[WRITTEN PROBLEM]
Copy out everything below from the line that begins "From the picture shown, how" down to the last of the items, both ends included, keeping every line as it is.

[INFORMATION PROVIDED]
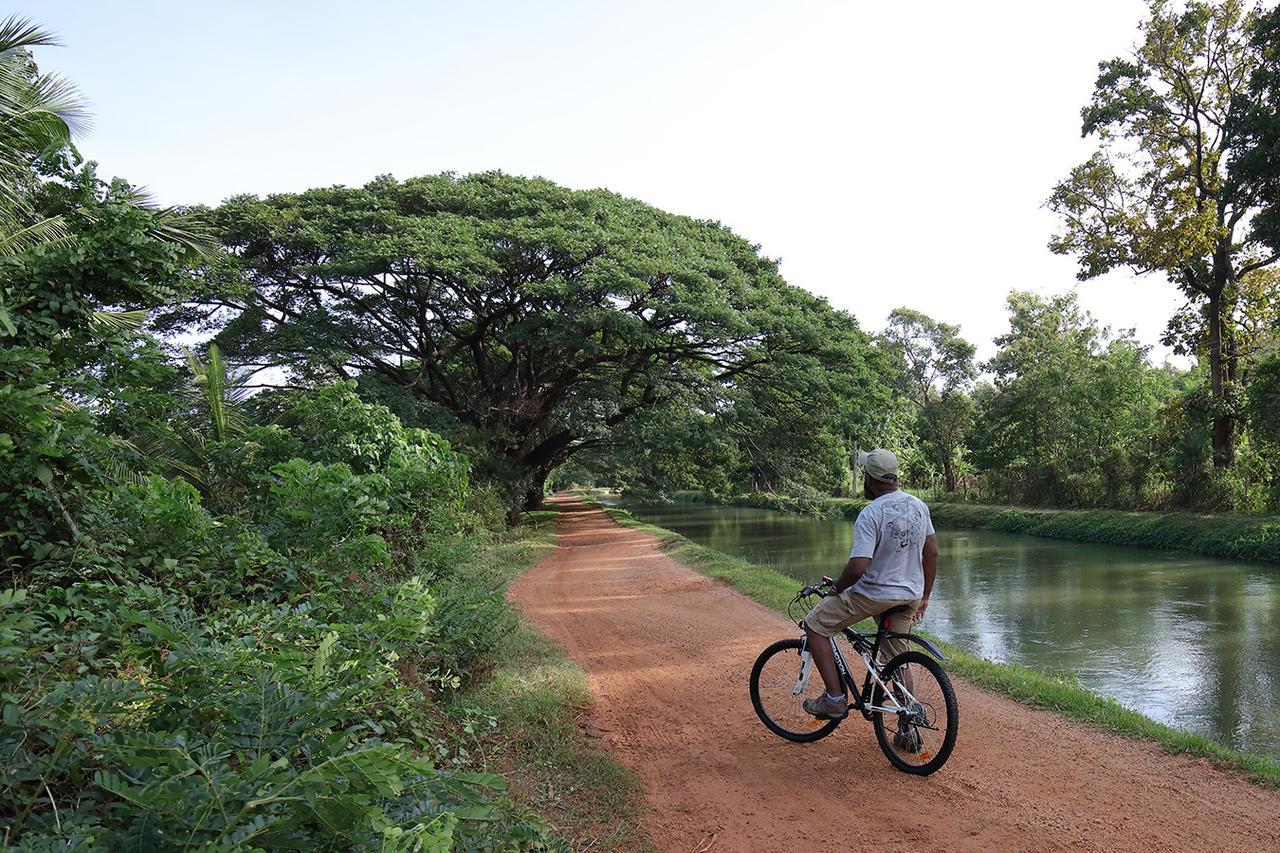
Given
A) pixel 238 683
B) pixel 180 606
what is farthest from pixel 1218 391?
pixel 238 683

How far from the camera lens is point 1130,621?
36.3 feet

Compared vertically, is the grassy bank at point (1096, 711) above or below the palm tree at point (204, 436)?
below

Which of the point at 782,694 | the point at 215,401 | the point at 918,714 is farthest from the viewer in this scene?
the point at 215,401

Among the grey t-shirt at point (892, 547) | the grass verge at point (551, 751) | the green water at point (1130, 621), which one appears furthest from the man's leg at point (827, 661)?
the green water at point (1130, 621)

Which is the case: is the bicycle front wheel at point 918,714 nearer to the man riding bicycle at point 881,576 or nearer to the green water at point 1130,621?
the man riding bicycle at point 881,576

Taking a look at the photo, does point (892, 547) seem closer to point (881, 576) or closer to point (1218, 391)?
point (881, 576)

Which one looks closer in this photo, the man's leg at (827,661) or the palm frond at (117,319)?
the palm frond at (117,319)

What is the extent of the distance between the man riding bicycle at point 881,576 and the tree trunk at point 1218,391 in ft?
70.7

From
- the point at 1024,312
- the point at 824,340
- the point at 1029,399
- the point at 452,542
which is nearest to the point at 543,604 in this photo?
the point at 452,542

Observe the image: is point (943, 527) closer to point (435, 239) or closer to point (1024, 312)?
point (1024, 312)

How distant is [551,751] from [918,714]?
2177 millimetres

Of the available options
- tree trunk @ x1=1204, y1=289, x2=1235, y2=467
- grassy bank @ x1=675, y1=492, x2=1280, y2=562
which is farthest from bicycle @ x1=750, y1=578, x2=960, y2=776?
tree trunk @ x1=1204, y1=289, x2=1235, y2=467

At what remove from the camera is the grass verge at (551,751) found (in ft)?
12.4

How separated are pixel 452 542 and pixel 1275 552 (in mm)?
17763
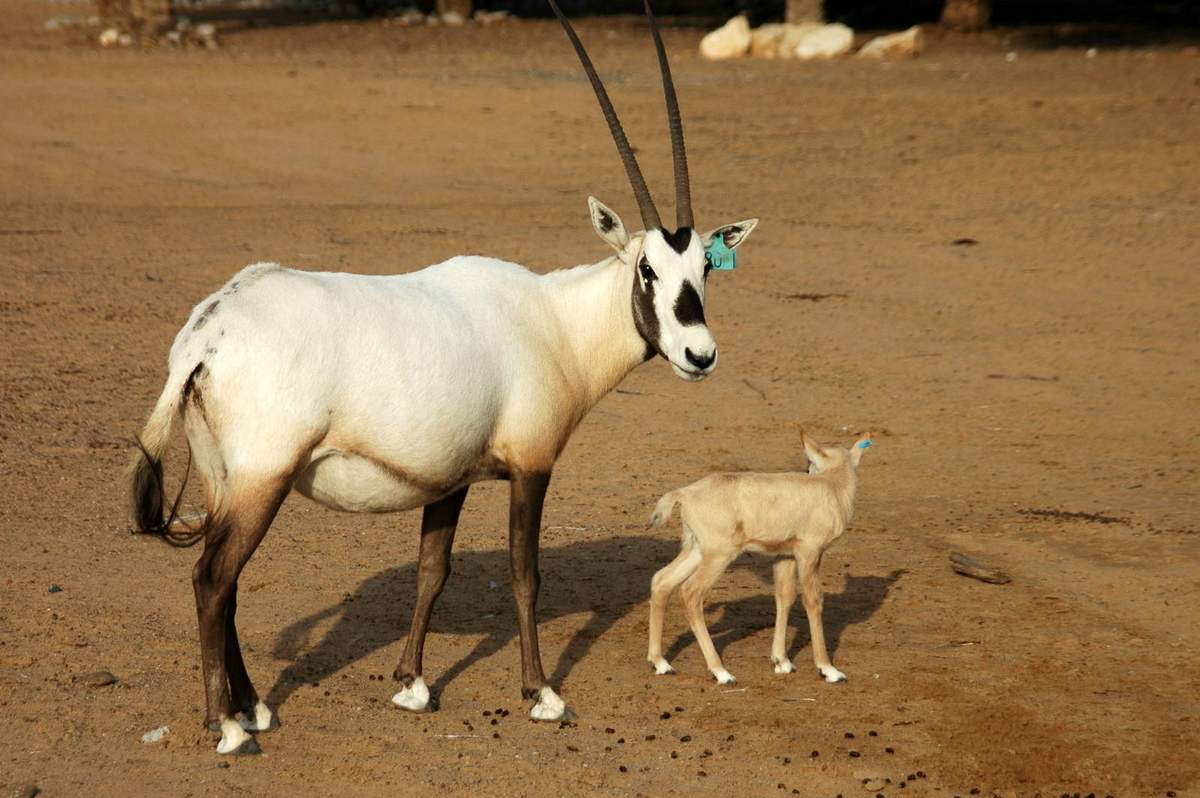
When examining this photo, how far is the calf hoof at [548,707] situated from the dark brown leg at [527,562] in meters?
0.04

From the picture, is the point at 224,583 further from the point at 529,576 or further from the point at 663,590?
the point at 663,590

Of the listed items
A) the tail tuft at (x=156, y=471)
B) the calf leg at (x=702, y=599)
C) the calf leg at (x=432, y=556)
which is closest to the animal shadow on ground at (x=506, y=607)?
the calf leg at (x=432, y=556)

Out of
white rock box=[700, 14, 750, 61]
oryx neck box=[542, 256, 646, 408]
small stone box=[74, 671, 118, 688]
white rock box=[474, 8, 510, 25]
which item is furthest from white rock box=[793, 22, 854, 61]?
small stone box=[74, 671, 118, 688]

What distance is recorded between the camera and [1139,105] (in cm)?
2080

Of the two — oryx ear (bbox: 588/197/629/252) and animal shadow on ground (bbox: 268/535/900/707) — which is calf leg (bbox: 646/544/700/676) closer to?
animal shadow on ground (bbox: 268/535/900/707)

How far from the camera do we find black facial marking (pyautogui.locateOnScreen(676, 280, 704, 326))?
6754 mm

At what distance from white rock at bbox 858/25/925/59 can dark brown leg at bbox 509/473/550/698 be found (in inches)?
792

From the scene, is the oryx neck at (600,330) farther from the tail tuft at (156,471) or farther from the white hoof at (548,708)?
the tail tuft at (156,471)

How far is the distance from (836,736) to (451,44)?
22434 mm

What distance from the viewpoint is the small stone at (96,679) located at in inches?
272

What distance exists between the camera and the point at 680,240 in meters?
6.86

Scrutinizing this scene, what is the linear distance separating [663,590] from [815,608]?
67 cm

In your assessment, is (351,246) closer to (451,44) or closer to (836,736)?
(836,736)

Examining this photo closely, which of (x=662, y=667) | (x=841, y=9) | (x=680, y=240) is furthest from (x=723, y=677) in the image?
(x=841, y=9)
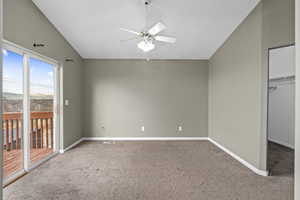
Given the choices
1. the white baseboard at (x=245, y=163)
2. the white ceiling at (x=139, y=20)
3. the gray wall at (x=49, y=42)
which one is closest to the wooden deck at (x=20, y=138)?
the gray wall at (x=49, y=42)

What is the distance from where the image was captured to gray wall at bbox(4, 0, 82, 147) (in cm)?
242

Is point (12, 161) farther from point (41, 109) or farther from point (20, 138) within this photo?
point (41, 109)

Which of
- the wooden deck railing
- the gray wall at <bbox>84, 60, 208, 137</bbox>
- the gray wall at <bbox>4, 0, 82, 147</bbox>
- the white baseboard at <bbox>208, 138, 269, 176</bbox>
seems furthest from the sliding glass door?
the white baseboard at <bbox>208, 138, 269, 176</bbox>

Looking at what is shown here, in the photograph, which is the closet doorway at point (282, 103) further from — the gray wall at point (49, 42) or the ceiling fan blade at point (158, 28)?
the gray wall at point (49, 42)

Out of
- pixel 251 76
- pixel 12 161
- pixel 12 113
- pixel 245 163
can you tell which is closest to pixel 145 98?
pixel 251 76

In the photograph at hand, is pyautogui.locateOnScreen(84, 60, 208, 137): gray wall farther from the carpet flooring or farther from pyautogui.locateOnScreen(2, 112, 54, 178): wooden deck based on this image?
pyautogui.locateOnScreen(2, 112, 54, 178): wooden deck

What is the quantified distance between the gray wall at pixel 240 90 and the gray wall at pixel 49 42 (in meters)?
4.06

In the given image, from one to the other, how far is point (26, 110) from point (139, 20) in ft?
9.12

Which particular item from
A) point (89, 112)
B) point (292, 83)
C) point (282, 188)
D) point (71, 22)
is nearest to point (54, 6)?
point (71, 22)

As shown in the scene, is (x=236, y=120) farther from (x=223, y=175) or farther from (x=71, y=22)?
(x=71, y=22)

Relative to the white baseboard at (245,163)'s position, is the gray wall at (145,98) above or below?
above

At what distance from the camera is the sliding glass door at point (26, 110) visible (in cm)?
245

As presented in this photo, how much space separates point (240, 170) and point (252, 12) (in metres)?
2.96

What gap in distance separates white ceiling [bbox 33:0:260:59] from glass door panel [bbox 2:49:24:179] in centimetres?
127
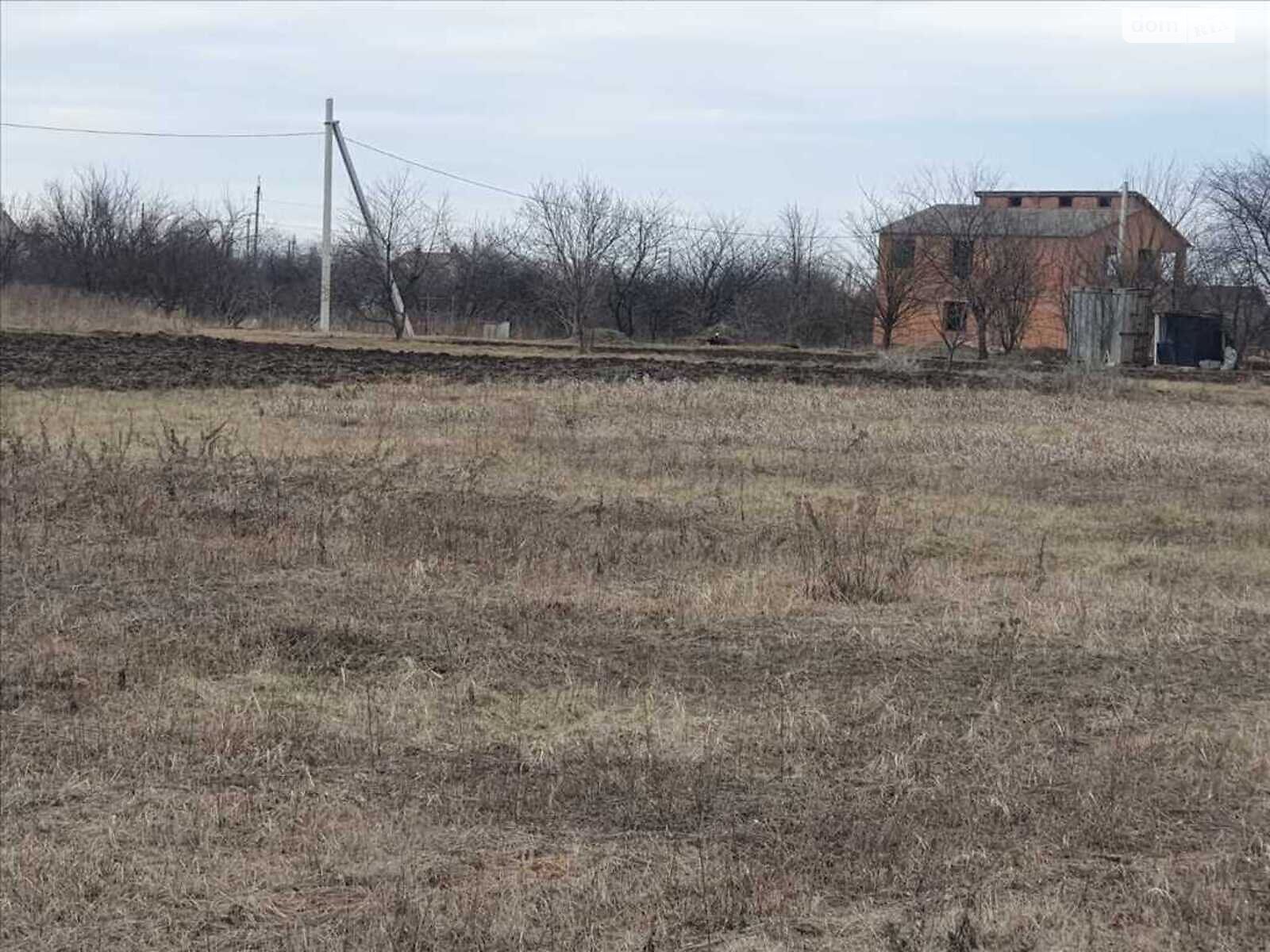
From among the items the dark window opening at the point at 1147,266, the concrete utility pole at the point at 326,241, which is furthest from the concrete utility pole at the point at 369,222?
the dark window opening at the point at 1147,266

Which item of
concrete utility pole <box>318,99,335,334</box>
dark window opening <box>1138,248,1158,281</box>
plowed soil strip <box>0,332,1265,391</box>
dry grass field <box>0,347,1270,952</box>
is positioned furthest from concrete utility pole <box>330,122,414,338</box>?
dry grass field <box>0,347,1270,952</box>

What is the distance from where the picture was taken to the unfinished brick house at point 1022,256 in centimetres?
4450

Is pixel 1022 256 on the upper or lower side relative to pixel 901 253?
lower

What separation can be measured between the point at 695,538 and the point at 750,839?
5.97 m

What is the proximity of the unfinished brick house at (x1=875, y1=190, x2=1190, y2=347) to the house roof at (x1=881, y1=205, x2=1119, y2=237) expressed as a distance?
50mm

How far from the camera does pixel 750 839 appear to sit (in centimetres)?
493

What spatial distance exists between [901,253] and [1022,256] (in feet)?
25.1

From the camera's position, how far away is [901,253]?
50656mm

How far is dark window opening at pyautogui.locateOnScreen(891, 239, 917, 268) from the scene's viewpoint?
50281 mm

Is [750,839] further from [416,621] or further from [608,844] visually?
[416,621]

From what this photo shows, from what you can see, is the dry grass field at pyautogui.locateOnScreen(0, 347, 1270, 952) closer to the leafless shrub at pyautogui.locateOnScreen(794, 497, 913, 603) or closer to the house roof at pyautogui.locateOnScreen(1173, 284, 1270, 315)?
the leafless shrub at pyautogui.locateOnScreen(794, 497, 913, 603)

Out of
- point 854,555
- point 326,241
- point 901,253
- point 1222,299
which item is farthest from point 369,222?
point 854,555

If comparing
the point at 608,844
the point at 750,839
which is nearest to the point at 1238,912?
the point at 750,839

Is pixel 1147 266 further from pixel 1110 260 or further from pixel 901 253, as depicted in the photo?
pixel 901 253
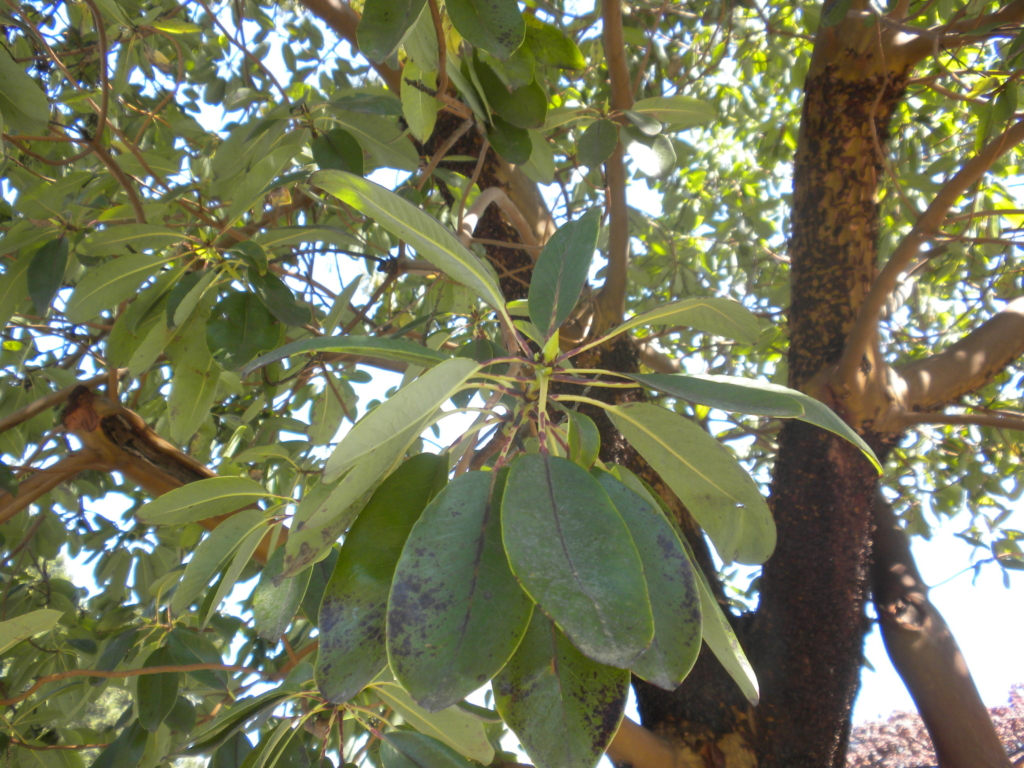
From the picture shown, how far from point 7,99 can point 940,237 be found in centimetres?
162

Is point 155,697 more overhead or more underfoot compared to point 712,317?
more underfoot

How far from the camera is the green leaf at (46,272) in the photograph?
1140 millimetres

[ANSWER IN FULL]
From the picture shown, how far from point 7,99 can point 940,237 be found in centimetres?
162

Is point 155,697 more overhead or more underfoot compared to point 712,317?
more underfoot

How far from the camera is the green leaf at (46,272) in the photograph?
1140 millimetres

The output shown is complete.